__OBJECTIVE__
Copy every entry word for word. Skip the pictures.

Stored data entries
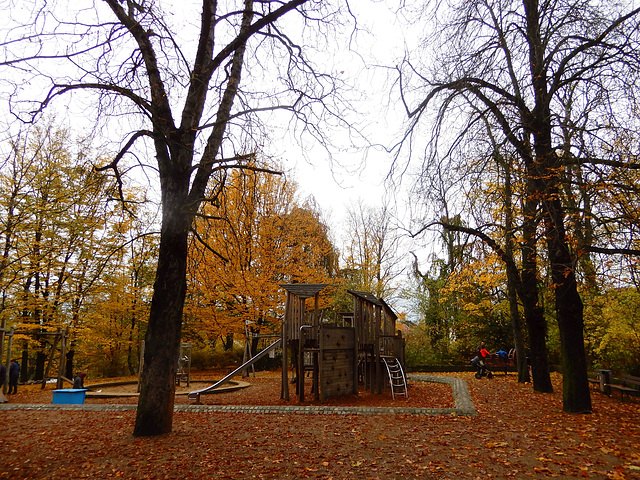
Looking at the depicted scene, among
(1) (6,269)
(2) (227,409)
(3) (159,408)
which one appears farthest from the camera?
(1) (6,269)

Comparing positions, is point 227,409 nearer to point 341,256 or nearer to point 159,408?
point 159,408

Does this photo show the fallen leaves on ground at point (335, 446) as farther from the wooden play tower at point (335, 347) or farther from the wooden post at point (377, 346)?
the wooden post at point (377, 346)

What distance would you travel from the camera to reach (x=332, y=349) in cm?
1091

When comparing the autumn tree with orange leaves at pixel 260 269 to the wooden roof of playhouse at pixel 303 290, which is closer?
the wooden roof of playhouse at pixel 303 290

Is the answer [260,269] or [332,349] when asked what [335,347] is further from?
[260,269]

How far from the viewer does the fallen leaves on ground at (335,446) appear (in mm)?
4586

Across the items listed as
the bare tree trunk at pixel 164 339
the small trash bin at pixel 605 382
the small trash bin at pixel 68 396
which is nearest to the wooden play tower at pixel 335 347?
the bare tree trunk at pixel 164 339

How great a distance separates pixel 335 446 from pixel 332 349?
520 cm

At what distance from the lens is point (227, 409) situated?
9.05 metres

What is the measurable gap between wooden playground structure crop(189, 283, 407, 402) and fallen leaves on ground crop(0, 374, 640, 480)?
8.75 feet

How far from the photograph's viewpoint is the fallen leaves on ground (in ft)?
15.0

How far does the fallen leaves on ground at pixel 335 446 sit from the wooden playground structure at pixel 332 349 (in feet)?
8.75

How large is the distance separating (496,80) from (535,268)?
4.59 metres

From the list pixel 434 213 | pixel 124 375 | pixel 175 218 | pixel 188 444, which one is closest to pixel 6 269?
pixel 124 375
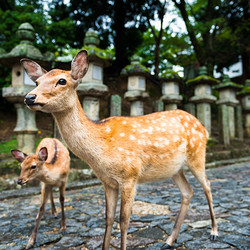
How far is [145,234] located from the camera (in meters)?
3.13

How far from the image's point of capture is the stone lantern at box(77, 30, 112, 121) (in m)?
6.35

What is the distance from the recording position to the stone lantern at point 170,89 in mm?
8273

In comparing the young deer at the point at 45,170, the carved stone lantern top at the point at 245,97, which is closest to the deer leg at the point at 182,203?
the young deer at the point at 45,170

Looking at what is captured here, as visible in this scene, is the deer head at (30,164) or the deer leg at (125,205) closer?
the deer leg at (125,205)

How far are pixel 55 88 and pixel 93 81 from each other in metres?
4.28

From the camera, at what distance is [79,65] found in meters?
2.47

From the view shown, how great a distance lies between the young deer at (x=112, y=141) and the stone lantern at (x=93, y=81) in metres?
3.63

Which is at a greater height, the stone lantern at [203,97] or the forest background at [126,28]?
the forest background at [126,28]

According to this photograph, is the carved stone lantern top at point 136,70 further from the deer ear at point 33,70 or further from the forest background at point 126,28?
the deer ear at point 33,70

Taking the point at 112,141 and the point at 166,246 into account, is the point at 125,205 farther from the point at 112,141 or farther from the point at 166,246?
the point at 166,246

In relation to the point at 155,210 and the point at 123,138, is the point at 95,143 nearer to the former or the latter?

__ANSWER IN FULL__
Looking at the depicted scene, among
(1) (6,269)
(2) (227,409)
(3) (159,408)
which one appears farthest from the camera?
(1) (6,269)

Comparing positions, is point 227,409 nearer to point 341,256 or nearer to point 159,408?
point 159,408

Does this photo show the fallen leaves on ground at point (335, 446) as farther from the wooden play tower at point (335, 347) or farther from the wooden post at point (377, 346)?
the wooden post at point (377, 346)

What distance would you travel from the camera to reach (x=332, y=349) in cm?
1091

When comparing the autumn tree with orange leaves at pixel 260 269 to the wooden roof of playhouse at pixel 303 290, which is closer?
the wooden roof of playhouse at pixel 303 290

Is the answer [260,269] or [332,349] when asked what [335,347] is further from?
[260,269]

How far from the viewer does the fallen leaves on ground at (335,446) appear (in mm)?
4586

Across the items listed as
the bare tree trunk at pixel 164 339
the small trash bin at pixel 605 382
the small trash bin at pixel 68 396
which is nearest to the wooden play tower at pixel 335 347?
the bare tree trunk at pixel 164 339

How great a distance separates pixel 335 446 from pixel 332 349?
520 cm

At what distance from the lens is point (227, 409) situated?
9.05 metres

What is the measurable gap between wooden playground structure crop(189, 283, 407, 402) and fallen leaves on ground crop(0, 374, 640, 480)?
8.75 feet

How far from the photograph's viewpoint is the fallen leaves on ground (in ft)?
15.0

How far does the fallen leaves on ground at pixel 335 446 sit from the wooden playground structure at pixel 332 349 (in feet)?
8.75

How large is the distance separating (496,80) from (535,268)?
4.59 metres

From the list pixel 434 213 | pixel 124 375 | pixel 175 218 | pixel 188 444, which one is closest to pixel 6 269?
pixel 124 375
How far is [145,234] located from the camera (in meters)?
3.13

How far from the image's point of capture is the stone lantern at box(77, 30, 112, 121) (in m)?
6.35

What is the distance from the recording position to the stone lantern at point 170,89 in mm?
8273

In comparing the young deer at the point at 45,170, the carved stone lantern top at the point at 245,97, which is closest to the deer leg at the point at 182,203?
the young deer at the point at 45,170

Looking at what is captured here, as visible in this scene, is the deer head at (30,164) or the deer leg at (125,205) closer?
the deer leg at (125,205)

How far are pixel 55 88 and pixel 93 81 from each other in metres?
4.28

From the camera, at what distance is [79,65] found in meters?
2.47

From the view shown, how great a distance lies between the young deer at (x=112, y=141) and the stone lantern at (x=93, y=81) in metres?
3.63

Which is at a greater height, the stone lantern at [203,97] or the forest background at [126,28]?
the forest background at [126,28]

According to this photograph, is the carved stone lantern top at point 136,70 further from the deer ear at point 33,70 or further from the forest background at point 126,28?
the deer ear at point 33,70

Taking the point at 112,141 and the point at 166,246 into account, is the point at 125,205 farther from the point at 112,141 or farther from the point at 166,246?
the point at 166,246

In relation to the point at 155,210 and the point at 123,138, is the point at 95,143 nearer to the former or the latter?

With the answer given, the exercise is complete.